**Work required**
Collect every line in the rows below that contains the string "away", copying each line in full. Case counts.

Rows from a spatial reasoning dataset
* begin *

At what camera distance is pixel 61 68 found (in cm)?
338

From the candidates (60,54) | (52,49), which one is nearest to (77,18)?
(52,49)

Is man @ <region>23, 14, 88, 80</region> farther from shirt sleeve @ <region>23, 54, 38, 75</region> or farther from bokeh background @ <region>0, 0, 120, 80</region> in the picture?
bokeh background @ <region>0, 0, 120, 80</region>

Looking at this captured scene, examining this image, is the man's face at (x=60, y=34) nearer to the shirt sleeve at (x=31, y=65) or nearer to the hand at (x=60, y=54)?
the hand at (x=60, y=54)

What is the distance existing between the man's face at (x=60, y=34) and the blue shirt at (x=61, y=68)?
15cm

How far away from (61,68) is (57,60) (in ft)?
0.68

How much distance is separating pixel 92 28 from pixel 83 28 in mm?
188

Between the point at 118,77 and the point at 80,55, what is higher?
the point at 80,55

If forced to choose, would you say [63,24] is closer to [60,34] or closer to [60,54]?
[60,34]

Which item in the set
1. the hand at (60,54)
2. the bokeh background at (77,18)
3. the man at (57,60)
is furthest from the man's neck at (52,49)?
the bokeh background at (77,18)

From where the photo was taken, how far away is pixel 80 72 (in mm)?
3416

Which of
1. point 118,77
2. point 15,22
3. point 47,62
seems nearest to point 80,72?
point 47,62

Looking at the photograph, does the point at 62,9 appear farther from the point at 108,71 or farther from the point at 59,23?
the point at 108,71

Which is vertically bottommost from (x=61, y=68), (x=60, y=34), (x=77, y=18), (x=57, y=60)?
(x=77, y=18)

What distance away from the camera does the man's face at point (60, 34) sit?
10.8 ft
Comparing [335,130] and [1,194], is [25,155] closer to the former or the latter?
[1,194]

* end *
* begin *

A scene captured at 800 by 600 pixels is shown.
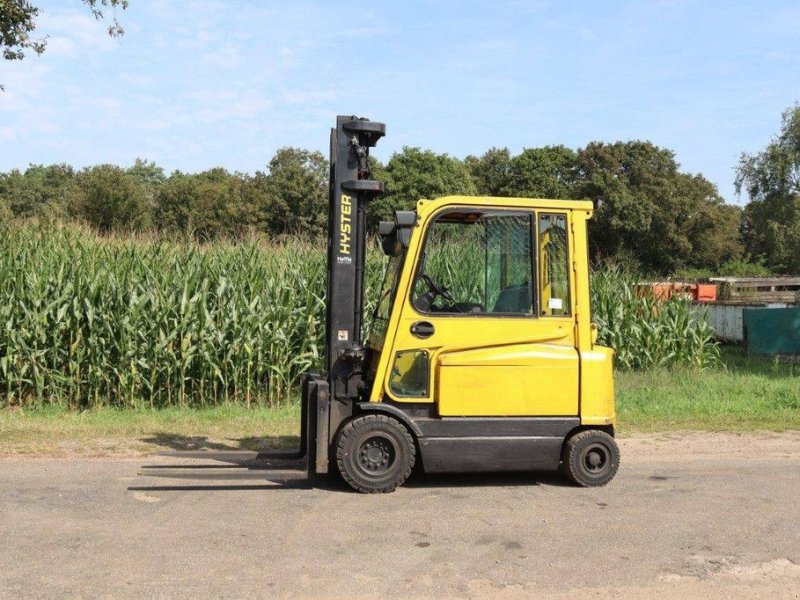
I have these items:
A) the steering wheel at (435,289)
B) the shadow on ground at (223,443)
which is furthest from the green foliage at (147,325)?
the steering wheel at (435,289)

* end *
* begin *

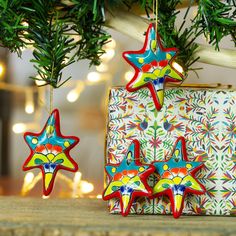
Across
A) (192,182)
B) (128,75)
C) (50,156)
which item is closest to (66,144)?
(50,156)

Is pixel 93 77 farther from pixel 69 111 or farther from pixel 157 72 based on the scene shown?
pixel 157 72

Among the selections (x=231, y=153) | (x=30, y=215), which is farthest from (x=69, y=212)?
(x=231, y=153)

* end *

**Result of the task**
How far away from (61,68) is (57,60) (in ft)?
From where the photo was taken, how far away is pixel 80 72 (in mm)?
What distance away from the camera does the man's face at point (60, 34) sit?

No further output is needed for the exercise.